**WORK INSTRUCTIONS:**
Your reply should be the complete data, reproduced exactly.

===== SOURCE RECORDS

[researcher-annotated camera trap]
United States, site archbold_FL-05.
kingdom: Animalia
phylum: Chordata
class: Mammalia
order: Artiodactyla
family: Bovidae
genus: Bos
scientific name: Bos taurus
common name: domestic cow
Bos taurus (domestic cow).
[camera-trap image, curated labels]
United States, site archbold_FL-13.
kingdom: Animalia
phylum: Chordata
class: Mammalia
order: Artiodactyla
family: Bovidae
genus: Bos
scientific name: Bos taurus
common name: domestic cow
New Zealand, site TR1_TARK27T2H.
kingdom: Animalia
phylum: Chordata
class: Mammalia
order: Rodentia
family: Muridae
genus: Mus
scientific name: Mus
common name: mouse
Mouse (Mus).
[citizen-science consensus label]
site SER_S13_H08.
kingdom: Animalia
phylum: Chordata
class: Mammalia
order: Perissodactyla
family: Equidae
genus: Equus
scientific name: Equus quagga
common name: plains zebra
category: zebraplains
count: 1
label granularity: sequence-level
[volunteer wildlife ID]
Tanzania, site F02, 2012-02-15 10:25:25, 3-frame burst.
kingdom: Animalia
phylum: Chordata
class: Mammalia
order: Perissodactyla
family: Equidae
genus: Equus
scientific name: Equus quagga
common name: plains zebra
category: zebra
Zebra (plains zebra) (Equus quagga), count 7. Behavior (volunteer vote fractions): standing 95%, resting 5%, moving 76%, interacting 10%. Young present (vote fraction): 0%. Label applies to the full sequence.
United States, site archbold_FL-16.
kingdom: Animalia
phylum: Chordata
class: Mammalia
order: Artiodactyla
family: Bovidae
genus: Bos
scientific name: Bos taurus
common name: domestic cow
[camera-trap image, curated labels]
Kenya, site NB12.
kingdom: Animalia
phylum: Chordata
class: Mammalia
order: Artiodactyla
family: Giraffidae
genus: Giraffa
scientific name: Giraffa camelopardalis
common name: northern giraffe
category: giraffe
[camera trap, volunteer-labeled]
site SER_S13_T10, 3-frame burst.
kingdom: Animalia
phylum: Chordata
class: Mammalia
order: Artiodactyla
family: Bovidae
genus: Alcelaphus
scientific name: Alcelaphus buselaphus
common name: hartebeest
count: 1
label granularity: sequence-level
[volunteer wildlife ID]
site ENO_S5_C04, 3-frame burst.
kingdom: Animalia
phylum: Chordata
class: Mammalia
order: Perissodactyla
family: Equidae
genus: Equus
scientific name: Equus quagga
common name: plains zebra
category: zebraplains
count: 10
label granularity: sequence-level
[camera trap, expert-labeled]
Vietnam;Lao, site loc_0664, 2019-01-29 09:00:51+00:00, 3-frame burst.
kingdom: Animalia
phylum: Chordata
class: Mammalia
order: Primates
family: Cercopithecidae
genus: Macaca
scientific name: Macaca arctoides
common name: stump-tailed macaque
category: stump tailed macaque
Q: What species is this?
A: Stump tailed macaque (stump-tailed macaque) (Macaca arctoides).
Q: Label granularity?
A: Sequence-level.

==========

**EXERCISE SOLUTION:**
[researcher-annotated camera trap]
United States, site archbold_FL-05.
kingdom: Animalia
phylum: Chordata
class: Mammalia
order: Artiodactyla
family: Bovidae
genus: Bos
scientific name: Bos taurus
common name: domestic cow
Bos taurus (domestic cow).
[camera-trap image, curated labels]
United States, site archbold_FL-13.
kingdom: Animalia
phylum: Chordata
class: Mammalia
order: Artiodactyla
family: Bovidae
genus: Bos
scientific name: Bos taurus
common name: domestic cow
New Zealand, site TR1_TARK27T2H.
kingdom: Animalia
phylum: Chordata
class: Mammalia
order: Rodentia
family: Muridae
genus: Mus
scientific name: Mus
common name: mouse
Mouse (Mus).
[citizen-science consensus label]
site SER_S13_H08.
kingdom: Animalia
phylum: Chordata
class: Mammalia
order: Perissodactyla
family: Equidae
genus: Equus
scientific name: Equus quagga
common name: plains zebra
category: zebraplains
count: 1
label granularity: sequence-level
[volunteer wildlife ID]
Tanzania, site F02, 2012-02-15 10:25:25, 3-frame burst.
kingdom: Animalia
phylum: Chordata
class: Mammalia
order: Perissodactyla
family: Equidae
genus: Equus
scientific name: Equus quagga
common name: plains zebra
category: zebra
Zebra (plains zebra) (Equus quagga), count 7. Behavior (volunteer vote fractions): standing 95%, resting 5%, moving 76%, interacting 10%. Young present (vote fraction): 0%. Label applies to the full sequence.
United States, site archbold_FL-16.
kingdom: Animalia
phylum: Chordata
class: Mammalia
order: Artiodactyla
family: Bovidae
genus: Bos
scientific name: Bos taurus
common name: domestic cow
[camera-trap image, curated labels]
Kenya, site NB12.
kingdom: Animalia
phylum: Chordata
class: Mammalia
order: Artiodactyla
family: Giraffidae
genus: Giraffa
scientific name: Giraffa camelopardalis
common name: northern giraffe
category: giraffe
[camera trap, volunteer-labeled]
site SER_S13_T10, 3-frame burst.
kingdom: Animalia
phylum: Chordata
class: Mammalia
order: Artiodactyla
family: Bovidae
genus: Alcelaphus
scientific name: Alcelaphus buselaphus
common name: hartebeest
count: 1
label granularity: sequence-level
[volunteer wildlife ID]
site ENO_S5_C04, 3-frame burst.
kingdom: Animalia
phylum: Chordata
class: Mammalia
order: Perissodactyla
family: Equidae
genus: Equus
scientific name: Equus quagga
common name: plains zebra
category: zebraplains
count: 10
label granularity: sequence-level
[camera trap, expert-labeled]
Vietnam;Lao, site loc_0664, 2019-01-29 09:00:51+00:00, 3-frame burst.
kingdom: Animalia
phylum: Chordata
class: Mammalia
order: Primates
family: Cercopithecidae
genus: Macaca
scientific name: Macaca arctoides
common name: stump-tailed macaque
category: stump tailed macaque
Q: What species is this?
A: Stump tailed macaque (stump-tailed macaque) (Macaca arctoides).
Q: Label granularity?
A: Sequence-level.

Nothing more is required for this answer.